Action item:
Please answer these questions from the East Side Story description:
(a) In which New York business did the Carnochan family's Scottish forebears establish themselves?
(b) Which publication gave the novel a starred review?
(c) Which city's Upper East Side families does the opening question ask about?

Extract to read:
□ □ □ □ □ □ □

How did the families who live on Manhattan’s Upper East Side get to where they are today? This engaging saga by a New York Times–bestselling author charts the rise of an uncommon family in America’s grandest city.
East Side Story tells of the Carnochan family whose Scottish forebears established themselves in New York’s textile business during the Civil War. From there they quickly moved on to seize prominent positions in the country’s top schools and Manhattan’s elite firms. As the novel unfolds, Carnochans across generations recount stories about their illuminating lives steeped in both good fortune and moral jeopardy. From women who outsmart their foolish husbands to ambitious lawyers who protect the Carnochan name to the family’s artists and writers, all weigh the question that infuses so much of Louis Auchincloss’s fiction: What makes for a meaningful life in a family that has so much?
“Some writers inform, some instruct, and some tell how rewarding good prose can be,” John Kenneth Galbraith once observed. “Louis Auchincloss does all three.” In its starred review, Kirkus Reviews called East Side Story “a rich chronicle . . . that succeeds in humanizing a rare and much-maligned species of Americans for those who don’t come across them very much.” Auchincloss’s superb novel is both a loving and wicked look at New York’s Yankee aristocracy as only this sublime master of manners can provide.

□ □ □ □ □ □ □

Supplied information:
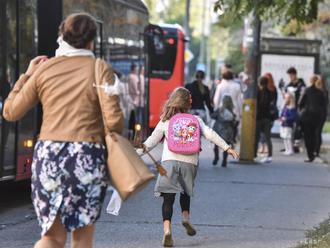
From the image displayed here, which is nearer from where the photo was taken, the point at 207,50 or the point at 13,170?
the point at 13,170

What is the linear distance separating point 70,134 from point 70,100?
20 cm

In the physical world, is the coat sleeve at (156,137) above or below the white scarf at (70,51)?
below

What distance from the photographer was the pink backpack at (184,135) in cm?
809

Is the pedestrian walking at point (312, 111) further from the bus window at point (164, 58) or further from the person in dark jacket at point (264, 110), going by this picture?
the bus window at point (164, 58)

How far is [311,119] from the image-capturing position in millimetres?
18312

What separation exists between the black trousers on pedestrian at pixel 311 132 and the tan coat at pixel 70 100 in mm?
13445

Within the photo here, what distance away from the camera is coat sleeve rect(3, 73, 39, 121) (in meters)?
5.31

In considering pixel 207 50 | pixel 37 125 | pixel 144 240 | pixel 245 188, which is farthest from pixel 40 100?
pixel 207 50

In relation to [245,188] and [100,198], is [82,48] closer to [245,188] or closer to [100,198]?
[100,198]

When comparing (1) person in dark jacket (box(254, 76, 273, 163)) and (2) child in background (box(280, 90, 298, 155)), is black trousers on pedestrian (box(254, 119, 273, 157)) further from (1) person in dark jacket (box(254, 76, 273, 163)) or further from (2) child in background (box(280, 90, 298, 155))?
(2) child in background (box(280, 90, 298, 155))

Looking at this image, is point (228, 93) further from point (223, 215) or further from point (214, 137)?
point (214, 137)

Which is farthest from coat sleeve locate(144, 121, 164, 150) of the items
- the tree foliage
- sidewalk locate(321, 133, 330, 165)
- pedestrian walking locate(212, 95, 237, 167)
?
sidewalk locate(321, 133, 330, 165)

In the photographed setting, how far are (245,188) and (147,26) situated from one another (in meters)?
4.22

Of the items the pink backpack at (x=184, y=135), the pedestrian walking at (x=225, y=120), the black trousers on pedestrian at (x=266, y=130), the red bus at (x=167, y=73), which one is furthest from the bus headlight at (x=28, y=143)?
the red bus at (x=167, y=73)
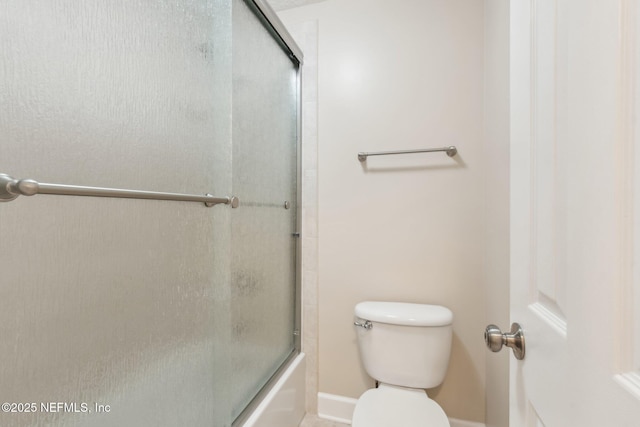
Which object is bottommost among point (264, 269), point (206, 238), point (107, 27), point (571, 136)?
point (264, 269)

□ □ □ □ □ □ □

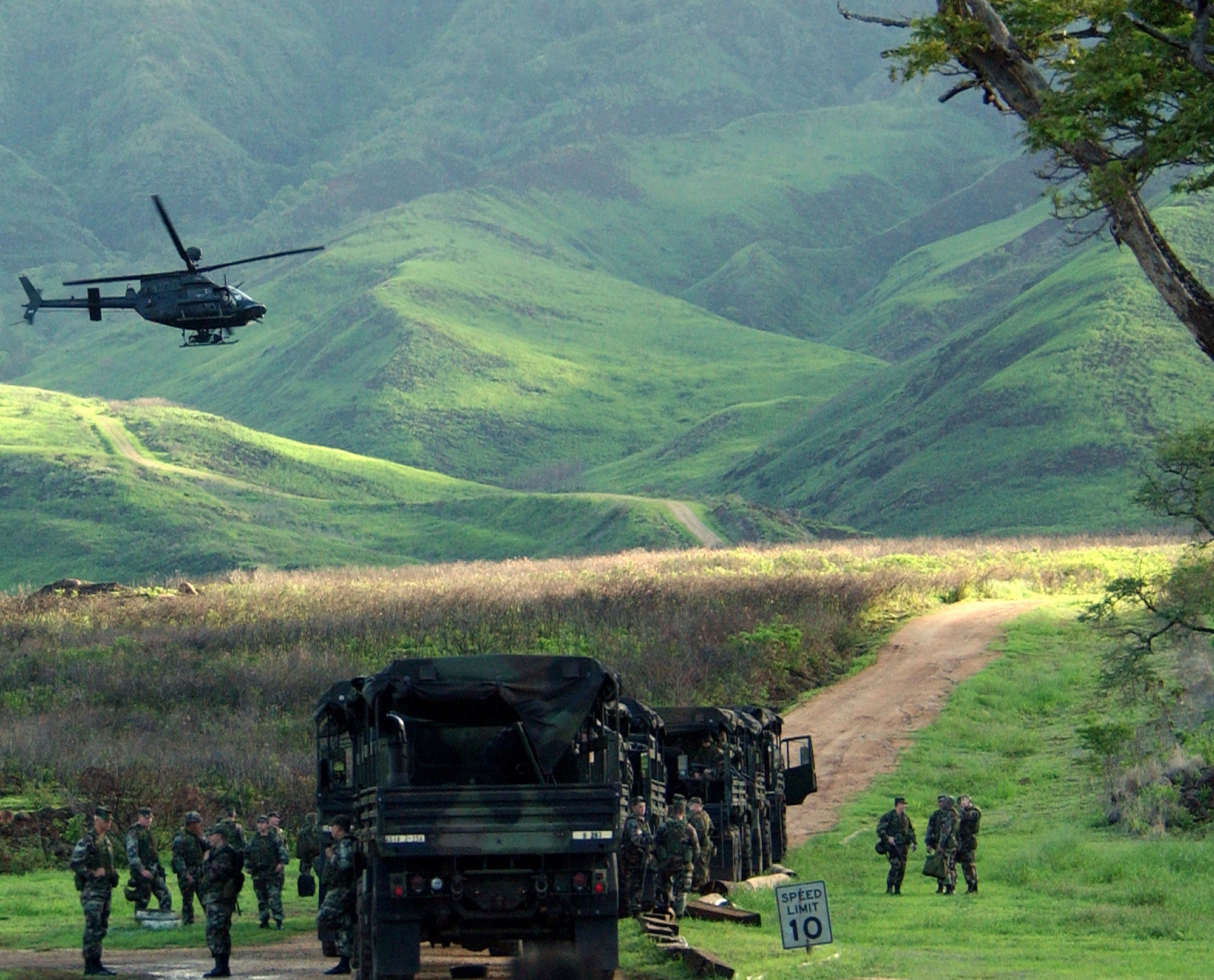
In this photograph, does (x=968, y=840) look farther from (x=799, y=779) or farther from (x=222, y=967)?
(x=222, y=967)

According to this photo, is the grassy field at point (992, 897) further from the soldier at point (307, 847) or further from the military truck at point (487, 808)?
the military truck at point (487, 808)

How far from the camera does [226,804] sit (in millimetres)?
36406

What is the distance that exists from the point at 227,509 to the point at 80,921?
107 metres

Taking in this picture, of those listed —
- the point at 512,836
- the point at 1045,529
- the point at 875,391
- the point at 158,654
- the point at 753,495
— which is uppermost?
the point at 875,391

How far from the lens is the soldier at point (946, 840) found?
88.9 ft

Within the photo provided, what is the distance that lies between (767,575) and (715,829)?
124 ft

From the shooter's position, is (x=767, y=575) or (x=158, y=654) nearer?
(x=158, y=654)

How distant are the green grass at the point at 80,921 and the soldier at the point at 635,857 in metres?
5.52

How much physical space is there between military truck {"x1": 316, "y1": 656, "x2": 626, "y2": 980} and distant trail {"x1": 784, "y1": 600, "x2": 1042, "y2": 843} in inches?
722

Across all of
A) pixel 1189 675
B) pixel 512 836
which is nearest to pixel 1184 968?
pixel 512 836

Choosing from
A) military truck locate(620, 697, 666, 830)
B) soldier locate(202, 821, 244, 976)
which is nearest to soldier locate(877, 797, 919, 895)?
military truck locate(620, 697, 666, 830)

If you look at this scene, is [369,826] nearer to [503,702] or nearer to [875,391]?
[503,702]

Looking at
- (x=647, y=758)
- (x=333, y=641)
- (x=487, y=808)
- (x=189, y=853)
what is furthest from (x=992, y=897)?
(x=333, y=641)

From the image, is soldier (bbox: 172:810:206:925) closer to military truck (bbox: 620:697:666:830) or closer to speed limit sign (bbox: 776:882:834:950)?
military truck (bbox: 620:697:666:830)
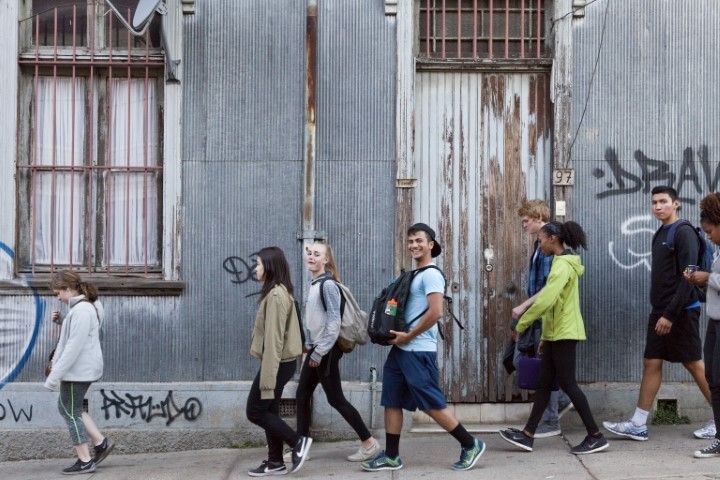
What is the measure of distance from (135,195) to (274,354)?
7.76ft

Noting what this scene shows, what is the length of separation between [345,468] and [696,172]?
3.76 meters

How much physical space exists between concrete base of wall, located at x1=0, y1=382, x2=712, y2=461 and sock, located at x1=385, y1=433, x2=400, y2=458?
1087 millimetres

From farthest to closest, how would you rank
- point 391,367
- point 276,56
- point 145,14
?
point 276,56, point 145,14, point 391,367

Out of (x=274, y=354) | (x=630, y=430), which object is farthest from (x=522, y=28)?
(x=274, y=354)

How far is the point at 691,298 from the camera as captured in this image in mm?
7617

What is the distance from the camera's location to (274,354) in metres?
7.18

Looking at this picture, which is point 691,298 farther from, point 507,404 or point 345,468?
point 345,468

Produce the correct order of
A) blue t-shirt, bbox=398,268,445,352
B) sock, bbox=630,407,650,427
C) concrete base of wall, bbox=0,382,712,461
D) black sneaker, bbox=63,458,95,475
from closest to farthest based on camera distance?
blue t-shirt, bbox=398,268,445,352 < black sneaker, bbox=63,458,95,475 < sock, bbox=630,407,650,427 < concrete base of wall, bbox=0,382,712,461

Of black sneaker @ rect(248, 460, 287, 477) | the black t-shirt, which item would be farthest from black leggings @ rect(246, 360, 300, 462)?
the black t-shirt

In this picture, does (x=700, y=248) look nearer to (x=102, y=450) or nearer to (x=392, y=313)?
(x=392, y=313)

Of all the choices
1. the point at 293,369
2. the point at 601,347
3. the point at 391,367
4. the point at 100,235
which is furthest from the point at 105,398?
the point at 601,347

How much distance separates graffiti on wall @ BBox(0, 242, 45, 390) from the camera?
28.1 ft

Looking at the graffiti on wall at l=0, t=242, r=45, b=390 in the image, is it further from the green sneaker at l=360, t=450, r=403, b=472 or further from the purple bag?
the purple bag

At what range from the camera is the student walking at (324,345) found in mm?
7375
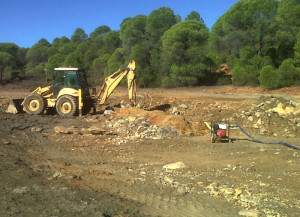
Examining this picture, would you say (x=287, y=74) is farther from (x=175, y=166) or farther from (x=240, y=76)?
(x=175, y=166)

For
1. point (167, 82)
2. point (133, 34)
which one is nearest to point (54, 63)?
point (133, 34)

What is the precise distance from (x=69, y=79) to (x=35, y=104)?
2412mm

□ □ □ □ □ □ □

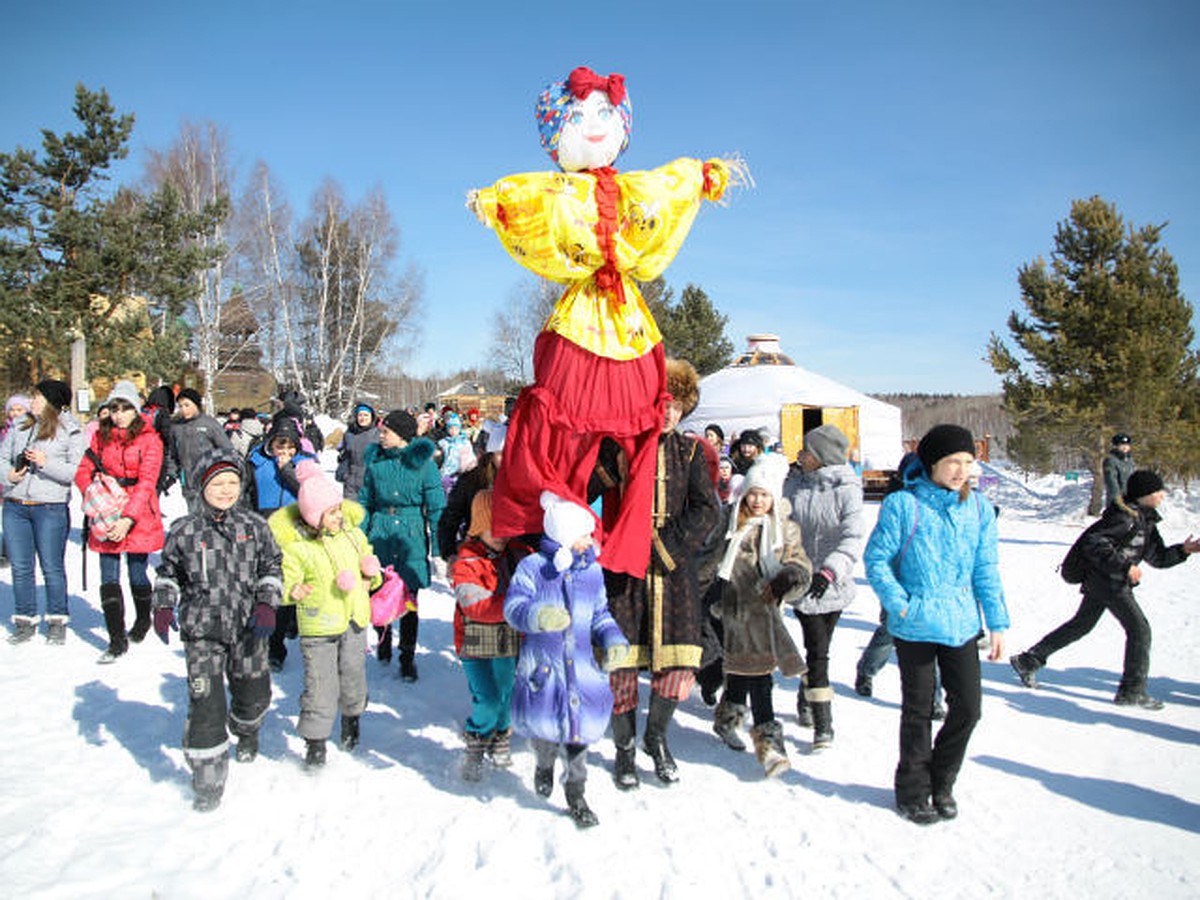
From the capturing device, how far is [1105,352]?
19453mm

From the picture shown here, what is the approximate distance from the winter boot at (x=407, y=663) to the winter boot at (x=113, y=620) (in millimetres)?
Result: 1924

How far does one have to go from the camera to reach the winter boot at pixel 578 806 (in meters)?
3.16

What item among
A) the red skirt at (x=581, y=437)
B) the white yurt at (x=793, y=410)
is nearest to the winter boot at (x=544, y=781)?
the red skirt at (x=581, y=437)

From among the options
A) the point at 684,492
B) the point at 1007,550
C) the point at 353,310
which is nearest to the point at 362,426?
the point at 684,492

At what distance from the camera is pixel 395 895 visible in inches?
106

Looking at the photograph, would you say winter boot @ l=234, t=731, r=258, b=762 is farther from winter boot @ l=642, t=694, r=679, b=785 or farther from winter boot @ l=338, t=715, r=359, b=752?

□ □ □ □ □ □ □

Reply to the task:
(a) The textile business
(b) Kirkus Reviews
(c) Manhattan's